Here’s the calibration, and it’s the reason I trust the mechanics more than the marketing. The most rigorous study we have — METR’s 2025 randomised controlled trial — found experienced developers were ~19% slower on their own mature codebases with AI assistance, while believing they’d been ~20% faster. Feeling fast and being fast are not the same measurement, and the gap is the story.

That result isn’t an argument against any of this — it’s a map of where parallel orchestration pays and where it burns money. The consistent finding across the serious evidence is that agents shine on work that is independent, well-scoped, and verifiable — boilerplate, migrations across many files, test-coverage expansion, mechanical refactors — and degrade sharply on work that is novel, tightly coupled, or hard to verify. One widely-cited framing puts multi-agent systems at large gains on parallelisable tasks and large losses when the same approach is forced onto sequential ones. The deciding variable is never the number of agents; it’s task independence. And the practical ceiling is lower than the demos suggest — somewhere around three to five concurrent agents before coordination overhead, token cost, and the review bottleneck eat the gains.

That last one is the quiet killer. When generation speeds up and review doesn’t, review becomes the constraint — Amdahl’s Law, applied to your pull-request queue. Teams that adopt this hardest report more PRs merged and review time climbing right alongside. AI-written code also carries measurably more defects per change, which makes the human who can audit it worth more, not less. So the goal of a good orchestration system isn’t to maximise agents in flight. It’s to make the outcomes cheap to review — which means isolation clean enough to attribute every change, and verification thorough enough that most of what reaches you is already known-good.

What I built, and why it looks like this

IW AI Core is my take on those two primitives, built before “agent fleets” was a tagline, because the shape was already obvious from how back-office systems handle durable work.

All operational state lives in PostgreSQL — no files, no race conditions. Agents claim work with FOR UPDATE / SKIP LOCKED, so the database itself does the concurrency control that ad-hoc file locks can’t, and two runs never collide on the same task. Each run executes in its own isolated git worktree, so parallel workstreams stay out of each other’s way and every merge back to main is deliberate and reviewable. Fix cycles and quality gates are part of the loop, not an afterthought — the same instinct that keeps a billing system honest. And a server-rendered dashboard observes the whole thing over live updates, down to the individual steps and fix cycles of a single work item, so you watch outcomes rather than babysit process.

That phrase is the whole design goal, and it’s where this connects back to the productivity reality: review outcomes, not process. The value of running agents in parallel isn’t the parallelism — it’s that clean isolation plus durable state plus built-in verification make the results trustworthy enough to review quickly. The worktree keeps the changes attributable. The database keeps the work honest. The fix cycles keep most of the noise from ever reaching you.

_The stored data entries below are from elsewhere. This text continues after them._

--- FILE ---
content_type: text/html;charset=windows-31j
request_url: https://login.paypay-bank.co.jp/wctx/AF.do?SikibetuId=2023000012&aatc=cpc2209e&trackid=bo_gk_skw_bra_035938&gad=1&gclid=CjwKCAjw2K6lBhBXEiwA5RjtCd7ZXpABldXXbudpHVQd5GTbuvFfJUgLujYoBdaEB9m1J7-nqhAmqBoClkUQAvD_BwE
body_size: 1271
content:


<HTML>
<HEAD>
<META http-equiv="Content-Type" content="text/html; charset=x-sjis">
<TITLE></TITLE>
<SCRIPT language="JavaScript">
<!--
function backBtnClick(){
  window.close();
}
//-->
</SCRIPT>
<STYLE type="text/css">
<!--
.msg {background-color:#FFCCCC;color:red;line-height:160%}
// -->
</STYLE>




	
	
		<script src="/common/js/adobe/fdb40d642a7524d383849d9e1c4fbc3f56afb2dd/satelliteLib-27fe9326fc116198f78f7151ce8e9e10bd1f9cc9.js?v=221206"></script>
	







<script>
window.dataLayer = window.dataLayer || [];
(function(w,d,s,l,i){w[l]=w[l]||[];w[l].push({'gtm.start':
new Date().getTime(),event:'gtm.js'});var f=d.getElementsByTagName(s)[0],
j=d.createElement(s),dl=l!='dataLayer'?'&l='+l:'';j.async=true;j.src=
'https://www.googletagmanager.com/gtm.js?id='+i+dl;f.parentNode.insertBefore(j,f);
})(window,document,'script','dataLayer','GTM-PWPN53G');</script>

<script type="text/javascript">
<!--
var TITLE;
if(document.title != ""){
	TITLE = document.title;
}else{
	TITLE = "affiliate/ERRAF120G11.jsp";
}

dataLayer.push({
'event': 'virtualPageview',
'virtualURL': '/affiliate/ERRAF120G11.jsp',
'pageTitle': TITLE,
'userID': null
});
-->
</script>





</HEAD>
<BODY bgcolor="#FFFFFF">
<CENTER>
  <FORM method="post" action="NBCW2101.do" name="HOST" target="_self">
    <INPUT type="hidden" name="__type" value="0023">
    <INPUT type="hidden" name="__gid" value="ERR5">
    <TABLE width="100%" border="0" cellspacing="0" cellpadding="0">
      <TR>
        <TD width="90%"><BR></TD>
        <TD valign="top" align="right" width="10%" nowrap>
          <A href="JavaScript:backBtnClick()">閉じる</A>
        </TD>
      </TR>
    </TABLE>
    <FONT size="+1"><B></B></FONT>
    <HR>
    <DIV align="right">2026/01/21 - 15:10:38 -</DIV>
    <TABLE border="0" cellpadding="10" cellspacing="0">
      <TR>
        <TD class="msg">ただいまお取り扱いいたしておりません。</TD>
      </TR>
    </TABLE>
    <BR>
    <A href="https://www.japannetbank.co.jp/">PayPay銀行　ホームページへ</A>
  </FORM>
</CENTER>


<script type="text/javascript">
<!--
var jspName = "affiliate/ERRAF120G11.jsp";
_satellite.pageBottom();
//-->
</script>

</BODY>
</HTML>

The agents will keep getting better at writing the code. What stays scarce is the system around them that makes a dozen unattended runs safe to merge — and the judgment, still yours, about which dozen tasks were worth running in parallel in the first place.

Sérgio Gaspar is the founder of Innovation Ways — two decades building and owning critical back-office systems, now building modern AI tooling in parallel. He writes about putting AI into places where correctness isn’t optional.